When designing high-speed applications, working with SMT components and soldering by hand can be tedious. Robert H8-3687-based SMT Reflow Oven Controller transforms a conventional infrared toaster oven into an effective reflow oven that ensures thermal control.
The key to good reflow is a precise multistep thermal profile, as illustrated in Figure 1. The preheating profile allows you to slowly bring the PCB to a temperature high enough to dry the solder paste (approximately 100°C) while minimizing the risk of thermal stress on the components in the reflow phase. After thermal stabilization, the board is heated as quickly as possible to the reflow temperature (approximately 250°C). The board stays above the reflow temperature for a set period of time (usually around 30 s) before it’s cooled down in a controlled fashion.
What are the key characteristics of an industrial reflow oven? Quick heating and cooling is important (the quicker the better) in order to reduce the thermal stress on the components. (The pads and solder paste have a lower thermal latency than the components themselves.) Maintaining a homogeneous temperature inside the oven is also important, especially when you’re working with large PCBs.
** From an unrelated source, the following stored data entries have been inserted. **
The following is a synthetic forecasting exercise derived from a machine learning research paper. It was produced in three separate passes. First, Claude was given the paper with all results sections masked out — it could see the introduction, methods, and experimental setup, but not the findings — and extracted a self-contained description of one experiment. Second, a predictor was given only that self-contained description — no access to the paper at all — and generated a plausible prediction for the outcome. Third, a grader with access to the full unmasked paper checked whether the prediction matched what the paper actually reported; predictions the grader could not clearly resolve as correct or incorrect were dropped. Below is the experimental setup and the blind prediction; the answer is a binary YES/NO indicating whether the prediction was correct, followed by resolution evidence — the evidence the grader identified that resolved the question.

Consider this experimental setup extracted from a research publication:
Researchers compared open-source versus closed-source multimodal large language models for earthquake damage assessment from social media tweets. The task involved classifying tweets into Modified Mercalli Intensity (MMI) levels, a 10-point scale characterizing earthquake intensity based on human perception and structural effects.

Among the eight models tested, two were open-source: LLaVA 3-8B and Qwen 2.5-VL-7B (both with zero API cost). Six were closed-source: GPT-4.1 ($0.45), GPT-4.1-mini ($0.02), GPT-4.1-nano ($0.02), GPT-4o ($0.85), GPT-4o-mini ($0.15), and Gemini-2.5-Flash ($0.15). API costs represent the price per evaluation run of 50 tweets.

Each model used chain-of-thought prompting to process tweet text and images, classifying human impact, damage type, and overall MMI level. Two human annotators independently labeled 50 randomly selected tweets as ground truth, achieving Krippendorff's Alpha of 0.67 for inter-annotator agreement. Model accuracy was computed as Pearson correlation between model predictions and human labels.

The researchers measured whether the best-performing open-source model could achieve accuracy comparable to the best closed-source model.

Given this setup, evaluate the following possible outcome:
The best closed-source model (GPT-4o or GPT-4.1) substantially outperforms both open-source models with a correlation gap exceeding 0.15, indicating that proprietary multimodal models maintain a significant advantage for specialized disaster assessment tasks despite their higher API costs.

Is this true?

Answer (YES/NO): YES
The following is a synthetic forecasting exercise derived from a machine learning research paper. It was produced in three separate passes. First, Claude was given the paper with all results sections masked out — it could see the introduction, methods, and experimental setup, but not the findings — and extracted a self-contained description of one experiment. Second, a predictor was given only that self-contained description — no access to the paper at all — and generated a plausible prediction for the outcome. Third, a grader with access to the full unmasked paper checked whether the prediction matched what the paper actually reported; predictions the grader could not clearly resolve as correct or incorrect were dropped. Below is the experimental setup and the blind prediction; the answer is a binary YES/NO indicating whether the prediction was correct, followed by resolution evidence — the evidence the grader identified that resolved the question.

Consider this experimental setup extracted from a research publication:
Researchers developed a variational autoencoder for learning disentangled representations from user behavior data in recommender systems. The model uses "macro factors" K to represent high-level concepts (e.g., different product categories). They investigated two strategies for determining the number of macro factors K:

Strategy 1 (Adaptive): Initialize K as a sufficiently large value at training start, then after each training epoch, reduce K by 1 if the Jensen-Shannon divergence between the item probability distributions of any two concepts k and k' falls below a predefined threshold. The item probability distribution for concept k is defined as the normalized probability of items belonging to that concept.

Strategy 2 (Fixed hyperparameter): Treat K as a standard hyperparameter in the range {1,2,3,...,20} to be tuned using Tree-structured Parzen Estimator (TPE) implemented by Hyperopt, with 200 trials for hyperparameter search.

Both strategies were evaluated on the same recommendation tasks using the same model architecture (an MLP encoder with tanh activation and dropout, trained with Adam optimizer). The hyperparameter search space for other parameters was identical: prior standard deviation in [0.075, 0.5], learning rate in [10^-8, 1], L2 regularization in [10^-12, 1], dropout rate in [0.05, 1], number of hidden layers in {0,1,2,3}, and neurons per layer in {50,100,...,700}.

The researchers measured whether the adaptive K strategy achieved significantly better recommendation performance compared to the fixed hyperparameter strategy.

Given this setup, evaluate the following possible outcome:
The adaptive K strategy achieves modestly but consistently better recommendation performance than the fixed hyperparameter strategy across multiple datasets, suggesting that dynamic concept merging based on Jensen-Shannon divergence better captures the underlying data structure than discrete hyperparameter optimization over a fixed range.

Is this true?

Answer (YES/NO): NO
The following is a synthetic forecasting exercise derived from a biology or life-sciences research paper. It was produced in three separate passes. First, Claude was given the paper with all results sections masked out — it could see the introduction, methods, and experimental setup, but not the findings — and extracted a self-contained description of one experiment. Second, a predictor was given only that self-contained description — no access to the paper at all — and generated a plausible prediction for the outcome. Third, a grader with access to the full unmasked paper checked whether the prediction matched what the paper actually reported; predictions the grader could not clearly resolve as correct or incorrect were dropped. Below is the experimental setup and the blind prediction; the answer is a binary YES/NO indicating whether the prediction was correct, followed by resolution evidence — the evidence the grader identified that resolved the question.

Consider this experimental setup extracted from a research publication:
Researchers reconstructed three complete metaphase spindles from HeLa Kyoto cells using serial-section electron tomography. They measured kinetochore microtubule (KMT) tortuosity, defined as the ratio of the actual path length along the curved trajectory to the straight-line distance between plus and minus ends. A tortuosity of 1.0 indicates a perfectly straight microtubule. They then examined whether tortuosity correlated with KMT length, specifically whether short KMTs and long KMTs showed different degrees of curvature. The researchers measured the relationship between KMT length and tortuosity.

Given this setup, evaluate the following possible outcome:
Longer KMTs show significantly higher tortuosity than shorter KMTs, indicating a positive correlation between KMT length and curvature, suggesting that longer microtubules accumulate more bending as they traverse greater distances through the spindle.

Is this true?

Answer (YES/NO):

And, last but not least, regulation is a must in order to guarantee that successive reflows follow the exact same profile. As you can imagine, I will handle the regulation with a microcontroller-based solution, so let’s focus on the low-cost oven you’ll use to replace a real reflow oven.
In order to have a quick heating time, some industrial reflow ovens use infrared heaters. Why not just buy an infrared-based toaster oven like the one shown in Photo 1? I bought mine on the ’Net for less than $150. It has two quartz heating elements on the top and a classic resistor on the bottom (a total of 1,100 W).